# The Found Lost Pets Log



## teeneythebetta (Apr 29, 2012)

Since I seem to be finding lost pets lately, I thought I would make a journal about it. Maybe I'm just weird... i dunno. :dunno: LOL

Okay so this first one is kind of a long story... In early June, a pretty grey cat showed up at my house. He was extremely friendly! I took a picture of him & posted it on craigslist. In the ad, I explained that I couldn't take him in my home and that he was still roaming free. So about a week later, someone emails me a picture of a cat that looked exactly like him. But these people live 2 HOURS away from me! So they drove down and called for him for a few hours, and left because it got dark. Then on Friday, July 13th, I walked outside and one of the stray cats meowed at me wanting food. I went and got her a handful of food in the garage and all of a sudden the grey cat comes out of under my dad's car meowing as well. I was like OMFGWTF come here kitty. xD I got a cat carrier and put him in it. I called the people and let them know I got the cat. They asked if I could send a video so they could hear his meow (apparently their cat has a distinct meow). I sent it and they didn't think it was their cat because the meow was different. The next day they told me they would come see if it was their cat, and if it wasn't, they would give this cat a home anyways. So on Monday, July 16th, they drove down and gave him a home. Although this wasn't technically their cat, a cat went to a loving home. (haha he was giving me the grumpy face in the picture)









And today (July 24th) this miniature poodle showed up at our house. I grabbed my dog's leash and hooked it onto the poodle's harness. The dog had a 24 pet watch tag on. The tag gave a 1 800 number and an ID number. I called the number and gave the operator the ID. Then the operator kept me on hold while calling the owner. Then connected me to the owner. So basically it is a way to find your dog without giving our your phone number. The woman told me that she was visiting her son who lives a few streets from me. She had went to the store and her son must have accidenally let her dog out. She was so happy and emotional, she said he was her "life line" 'Daww. 
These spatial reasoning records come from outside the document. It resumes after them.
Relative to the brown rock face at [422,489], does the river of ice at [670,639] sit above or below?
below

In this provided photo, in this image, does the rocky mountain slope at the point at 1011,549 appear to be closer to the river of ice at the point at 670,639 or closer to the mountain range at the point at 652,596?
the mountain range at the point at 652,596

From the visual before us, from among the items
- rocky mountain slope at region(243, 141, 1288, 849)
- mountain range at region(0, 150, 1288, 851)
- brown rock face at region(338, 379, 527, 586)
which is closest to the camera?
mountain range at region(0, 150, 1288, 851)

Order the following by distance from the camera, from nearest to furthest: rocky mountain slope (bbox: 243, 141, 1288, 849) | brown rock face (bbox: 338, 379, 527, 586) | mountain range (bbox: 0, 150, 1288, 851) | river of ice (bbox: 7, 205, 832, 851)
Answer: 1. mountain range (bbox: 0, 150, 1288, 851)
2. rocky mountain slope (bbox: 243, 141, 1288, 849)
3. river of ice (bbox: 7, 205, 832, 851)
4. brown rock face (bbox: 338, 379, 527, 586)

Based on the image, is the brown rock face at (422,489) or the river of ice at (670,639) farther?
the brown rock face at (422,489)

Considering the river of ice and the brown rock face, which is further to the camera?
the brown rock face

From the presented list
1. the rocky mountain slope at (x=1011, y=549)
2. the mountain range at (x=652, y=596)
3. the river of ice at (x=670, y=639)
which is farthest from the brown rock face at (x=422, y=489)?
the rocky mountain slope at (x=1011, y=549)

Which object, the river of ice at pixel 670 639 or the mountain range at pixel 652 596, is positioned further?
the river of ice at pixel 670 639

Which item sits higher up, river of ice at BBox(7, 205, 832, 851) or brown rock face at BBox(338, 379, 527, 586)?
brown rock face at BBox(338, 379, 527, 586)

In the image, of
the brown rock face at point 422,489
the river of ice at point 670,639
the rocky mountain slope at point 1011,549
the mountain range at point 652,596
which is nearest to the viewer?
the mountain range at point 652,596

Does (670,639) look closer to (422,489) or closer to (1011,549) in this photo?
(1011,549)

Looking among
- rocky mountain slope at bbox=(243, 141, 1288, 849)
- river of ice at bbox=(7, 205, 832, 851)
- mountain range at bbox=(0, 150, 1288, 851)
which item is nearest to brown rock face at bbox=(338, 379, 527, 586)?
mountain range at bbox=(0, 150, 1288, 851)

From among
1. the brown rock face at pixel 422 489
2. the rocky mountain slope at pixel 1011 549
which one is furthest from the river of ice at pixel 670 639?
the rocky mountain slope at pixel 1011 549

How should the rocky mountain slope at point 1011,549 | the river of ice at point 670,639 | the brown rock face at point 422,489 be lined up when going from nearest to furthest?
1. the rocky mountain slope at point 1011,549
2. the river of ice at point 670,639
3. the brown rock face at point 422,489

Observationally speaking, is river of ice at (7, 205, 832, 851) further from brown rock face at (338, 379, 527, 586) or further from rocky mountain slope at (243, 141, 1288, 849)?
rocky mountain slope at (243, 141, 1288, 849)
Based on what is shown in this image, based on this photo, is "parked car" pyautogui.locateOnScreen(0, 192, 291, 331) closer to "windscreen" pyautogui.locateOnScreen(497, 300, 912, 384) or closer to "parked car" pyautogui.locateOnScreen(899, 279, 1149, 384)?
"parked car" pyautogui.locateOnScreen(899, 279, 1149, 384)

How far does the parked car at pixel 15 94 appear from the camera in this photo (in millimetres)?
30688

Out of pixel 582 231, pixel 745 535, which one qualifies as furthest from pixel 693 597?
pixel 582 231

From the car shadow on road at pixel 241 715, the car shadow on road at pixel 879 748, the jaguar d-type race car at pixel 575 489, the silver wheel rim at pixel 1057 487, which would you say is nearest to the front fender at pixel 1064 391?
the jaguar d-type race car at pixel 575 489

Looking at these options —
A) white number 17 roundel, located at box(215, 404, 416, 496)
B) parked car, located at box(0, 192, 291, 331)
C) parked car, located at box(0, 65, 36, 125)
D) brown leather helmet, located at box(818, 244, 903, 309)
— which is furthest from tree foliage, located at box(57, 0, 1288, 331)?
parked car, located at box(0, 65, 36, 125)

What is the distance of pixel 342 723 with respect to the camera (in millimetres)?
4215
SO.. yeah. xD I've found a few other dogs before, but don't have pictures. Since they seem to love coming to me I guess I will update when another shows up. LOL.


----------



## KevinPham123 (Jul 24, 2012)

LOL. that dog is cute as heck!

cat also :3


----------



## teeneythebetta (Apr 29, 2012)

KevinPham123 said:


> LOL. that dog is cute as heck!
> 
> cat also :3


Haha... I asked my mom if we could keep the cat if for any reason those people didn't take him... But she said no. Cos I already have2 cat's and 2 medium sized dogs :/


----------